22 February 2012 at 14:25 GMT
European PMI figures sink stocks
January's PMI figures in Europe were a pleasant surprise as they showed that the Eurozone was stabilising and even expanding slightly in the services sector. Today's February figures however crushed (at least in the short-term) any hope of momentum. Eurozone PMI manufacturing advance figures for February came out at 49.0, missing estimates of 49.4 but slightly up from 48.8 in January. The figures still signal a small contraction in the economy. Eurozone PMI services advance figures for February came out at 49.4, missing estimates of 50.6 and down from 50.4 in January.
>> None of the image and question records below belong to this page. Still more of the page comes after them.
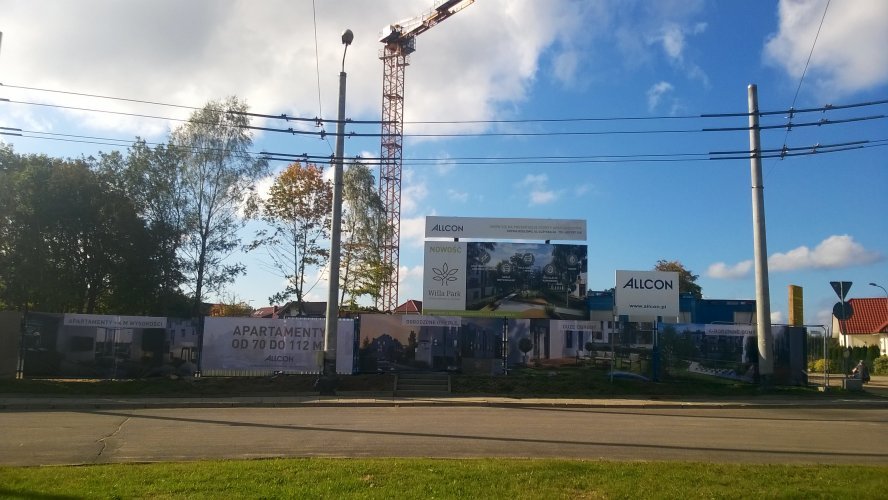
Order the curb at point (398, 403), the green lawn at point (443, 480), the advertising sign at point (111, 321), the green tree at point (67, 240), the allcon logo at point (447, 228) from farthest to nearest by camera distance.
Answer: the allcon logo at point (447, 228), the green tree at point (67, 240), the advertising sign at point (111, 321), the curb at point (398, 403), the green lawn at point (443, 480)

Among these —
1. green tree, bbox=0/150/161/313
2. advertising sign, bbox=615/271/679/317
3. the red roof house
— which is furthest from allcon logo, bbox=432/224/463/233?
the red roof house

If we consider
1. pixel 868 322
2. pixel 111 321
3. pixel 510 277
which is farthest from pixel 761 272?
pixel 868 322

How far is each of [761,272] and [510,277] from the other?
35.3ft

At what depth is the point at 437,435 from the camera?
14.1m

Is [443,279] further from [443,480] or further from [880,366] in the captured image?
[880,366]

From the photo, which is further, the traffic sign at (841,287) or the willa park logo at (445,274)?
the willa park logo at (445,274)

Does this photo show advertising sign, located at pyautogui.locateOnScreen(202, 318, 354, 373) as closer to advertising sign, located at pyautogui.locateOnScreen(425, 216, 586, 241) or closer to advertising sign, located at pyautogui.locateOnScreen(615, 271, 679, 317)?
advertising sign, located at pyautogui.locateOnScreen(425, 216, 586, 241)

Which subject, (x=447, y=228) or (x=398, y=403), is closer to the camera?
(x=398, y=403)

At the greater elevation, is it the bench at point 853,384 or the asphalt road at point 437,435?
the bench at point 853,384

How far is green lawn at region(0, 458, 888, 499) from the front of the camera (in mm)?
8094

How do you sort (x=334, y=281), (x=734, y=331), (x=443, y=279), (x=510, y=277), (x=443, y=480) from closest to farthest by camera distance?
(x=443, y=480) → (x=334, y=281) → (x=734, y=331) → (x=443, y=279) → (x=510, y=277)

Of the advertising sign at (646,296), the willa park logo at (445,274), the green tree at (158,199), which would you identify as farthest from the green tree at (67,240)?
the advertising sign at (646,296)

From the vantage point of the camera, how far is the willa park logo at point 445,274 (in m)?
32.2

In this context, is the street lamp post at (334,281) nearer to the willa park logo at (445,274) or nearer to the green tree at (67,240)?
the willa park logo at (445,274)
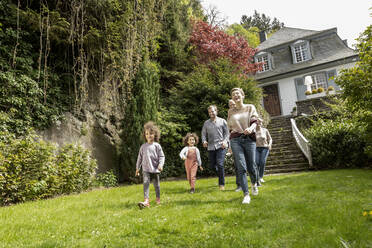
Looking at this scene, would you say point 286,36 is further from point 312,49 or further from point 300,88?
point 300,88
While the figures show stabilisation compared to the figures we saw back in October 2011 when the Euro debt crisis escalated at full speed they are still not moving enough in the right direction to really avoid a mild recession. Europe is thus still stuck in a thick fog with poor visibility and one main hope of European politicians must be for an acceleration in the US economy. In the short term this is a rather distant hope and therefore Europe seems unable to gain any help in reigniting its own growth.
Stocks are of course being dumped in today's session with the Stoxx 600 down 0.7 percent driven by financials. S&P 500 Index futures are currently down 0.2 percent ahead of the open and we expect minimal action with only US existing home sales for January expected (15:00 GMT) to come out at 4.66 mn, slightly up from 4.61 mn in December.
After the US close, HP is expected to report earnings and with Dell's EPS miss yesterday there is a downside risk to EPS consensus estimates for HP.